Tucson CitizenTucson Citizen

German immigrant was mayor from 1899-1901

Citizen Staff Writer

By PAUL L. ALLEN

Citizen Staff Writer

As Gustav Anton Hoff drove his eight-mule freight wagon across the desert from California 125 years ago, bound for Tucson, he probably didn’t picture himself, 20 years thereafter, as the mayor of the Old Pueblo.

More likely, he was concentrating on his sales pitch in preparation for selling the load of flour, coffee and other commodities he was hauling to the merchants of Tucson as a freighter and agent for German Fruit Co.

He was born in New Carbe, Germany, and came to the United States at age 16 with his father, settling in Texas. He later moved to California where he worked in the freighting business out of San Bernardino from 1874-1877 and later as a clerk in the wholesale grocery business.

He was married to Alice A. Ford in Capison, Calif., in 1880. Mrs.
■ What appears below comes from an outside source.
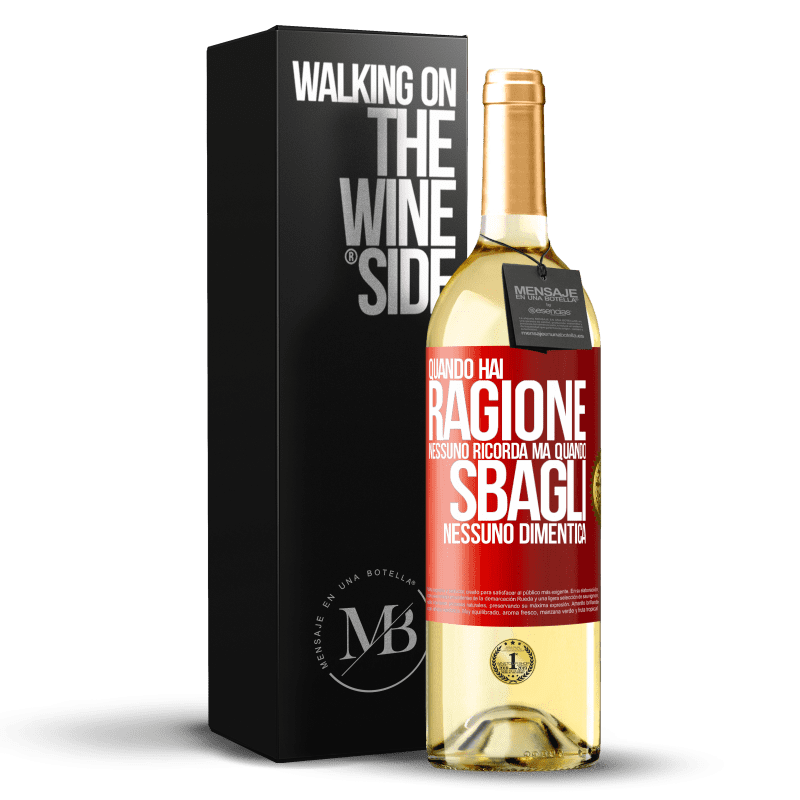 29,95 € Spedizione Gratuita | Vino bianco Edizione WHITE Quando hai ragione, nessuno ricorda, ma quando sbagli, nessuno dimentica Etichetta Rossa. Etichetta personalizzabile Vino giovane Raccogliere 2025 Verdejo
Hoff, born Dec. 28, 1856, grew up in St. Louis. Her father died before she was born, and she and her mother traveled by wagon train to California.

Following her marriage, she arrived in the Old Pueblo by train in 1881, a year after the rail link between California and Tucson was completed, and the couple rented a small house near the new depot.

He worked for C. Seligmann & Co., which later became A. Goldschmidt. When that firm closed, he established Hoff Brothers, merchant brokers for produce. Later, he became a traveling salesman for the grocery department of L. Zeckendorf & Co.

In 1892, he, in partnership with A.V. Grosetta and L.G. Radilovich, established Tucson Grocery Co., wholesale and retail. Apparently successful in that venture, he was a co-founder of Tucson Hardware Co., five years later, selling buggies and windmills and describing himself to prospective customers as “Hoff of Tucson.”

In the latter part of his life, he was employed as secretary of the Tucson-based L.H. Manning Co., which had stores along the Southern Pacific Railroad line from El Paso, Texas, to Portland, Ore.

Hoff was active in civic affairs, serving as treasurer of Tucson Board of Trade, secretary of the Citizen’s Building and Loan Association, member of the Pima County Central Democratic Committee, a member of the Territorial Legislature and the City Council, and, from 1899 to 1901, as Tucson’s mayor.

He was described as a progressive citizen and elected official, even enduring the derisive nickname “Petticoat Hoff” during his time in the Legislature because of his sponsorship of a woman’s suffrage bill.

He accumulated several mining interests, as well as properties in Tucson, and was known for his keen wit and proclivity for telling amusing stories.

The Hoffs bought a house at 127 W. Franklin St., on July 23, 1887. The house, which still stands, was converted to law offices by attorney Richard D. Grand and partners in 1980.

(Grand, who plans to open an office near Oracle and Ina roads, closer to his home, is offering the building for sale for $900,000 – a substantial markup from the Hoffs’ purchase price of $2,000.)

The earliest known owners of the house, believed built before 1880, were Isadoro Oragon and his wife. Subsequent owners were Joseph Neugass and William A. Scott Jr. (Sept. 6, 1880); William and Jane Morgan (Sept. 18, 1881); John S. and Florida Carr (June 29, 1882); and John G. Goodman and his wife (May 21, 1885).

Two of the previous owners, Neugass and Carr, had dealings with four of southern Arizona’s more notorious figures: Wyatt and Morgan Earp, John H. “Doc” Holliday and William “Curly Bill” Brocious.

Neugass served as justice of the peace in hearings in the Oct. 27, 1880, Brocious’ fatal shooting of Tombstone town marshal Fred White. The Earps testified that the shooting was accidental, occurring as White attempted to disarm Brocious, and charges against him were dropped.

Carr served as foreman of the March 1882 grand jury investigating the Tucson slaying of Frank Stilwell near the Tucson Rail Depot. Holliday, Wyatt and Warren Earp, Sherman McMasters and John Johnson were indicted in the killing.

Hoff died Feb. 18, 1930, in Tucson, and was buried at Evergreen Cemetery. Alice Hoff lived in the Franklin Street house until her death, at age 106, in March 1963.